Hacker News new | past | comments | ask | show | jobs | submit login
Opening the Filecoin Project Repos (filecoin.io)
162 points by bencevans on Feb 14, 2019 | hide | past | favorite | 54 comments

I'd love to finally see a writeup of the "proof of spacetime" storage. Understanding that proof seems critical to understanding what use cases FileCoin will and won't work for.

Edit for clarity: This is the closest I was able to find, and is short on details. https://github.com/filecoin-project/specs/blob/master/proofs...

The proof of storage is even trickier.

A multi-account attack (sybil?) can just store the file once, and pretend to store it N times, inflating the cost (attacker revenue) by N fold. I can't see how this is avoidable other than being an authority with insight into most of the internet traffic structure. ...Maybe it is designed to only work within china?

last question was a joke, but note that every single multi-account protection requires a breach of anonymity. That's why most modern distributed protocols try to completely work around any benefit of having multiple accounts. Storage, by definition, can't.

The proof of replication provides assurance that for some given data D, a unique replica R is created for it. What you’re proving with the Proof of SpaceTime isn’t that you have some data, you’re proving that you have the replicas. Generating the replica is slow, so you can’t do it on the fly. I gave a talk recently that goes over some of this briefly: https://youtu.be/GZZ2G9bPXsM

Thanks for linking your talk! Just started watching it now. Is that Dan Boneh in the front?

Yep! He gave the talk just before me

you talk for 15s about it on that video. I will try to read the secondary paper on this... but doesn't look like it can protect against someone just generating hashes for multiple accounts from the same stored data.

P and (the fake) P2 can both reply to V with perfectly normalized storage.

But regardless if the protection works against bad actors, it definitely "works" against good actors if you take into account storage prices. E.g. P1 and P2 are two distinct good actors. They both pay cloudProviderA for storage. P1 and P2 bid on the same filecoin storage contract. They store that independently of each other, but cloudProviderA normalize the storage (with their own backup and consistency solutions). But with this protection scheme, since the cloud provider can't normalize, the cost will eventually go up because their normalization margin got erased. Over time, the data storage cost for good actors will go up, while for bad actors (assuming they are possible) the profit will increase.

To generate a response to the verifier, you have to have your replica of the data in question. A replica (from proof of replication) is a unique encoding of the data that is quite slow to generate. If the prover isn't storing the replica, they will have to regenerate it before they can respond to the challenge, which takes a noticeable amount of time.

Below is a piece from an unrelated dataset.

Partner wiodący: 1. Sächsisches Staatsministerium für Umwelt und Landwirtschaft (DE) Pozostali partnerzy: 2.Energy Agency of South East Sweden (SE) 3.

What scale is "noticeable"? Is it slower than "we're going to pretend the network is slow and send you 1KB/s until we generate the rest"?

I wouldn't be surprised if regenerating it a few times is more expensive than simply storing it once.

1kb is much larger than most hashes.

I'm not sure what you're trying to say by that.

I'm saying that strategies like that won't work when the data required fits into a single packet.

Take a read through Ben's PoRep paper: https://eprint.iacr.org/2018/702

Thanks, I'll take a look.

Here is interesting paper addressing that - "Proofs of Replicated Storage Without Timing Assumptions" - https://eprint.iacr.org/2018/654

I'm interested in this as well. Failure scenarios for their system are data and financial loss.

For example, if there is a loophole in "proof of spacetime" then you might be paying for your data to be backed up 8 times and have it only backed up once. You find out that was the case only when that node disappears and your data is lost.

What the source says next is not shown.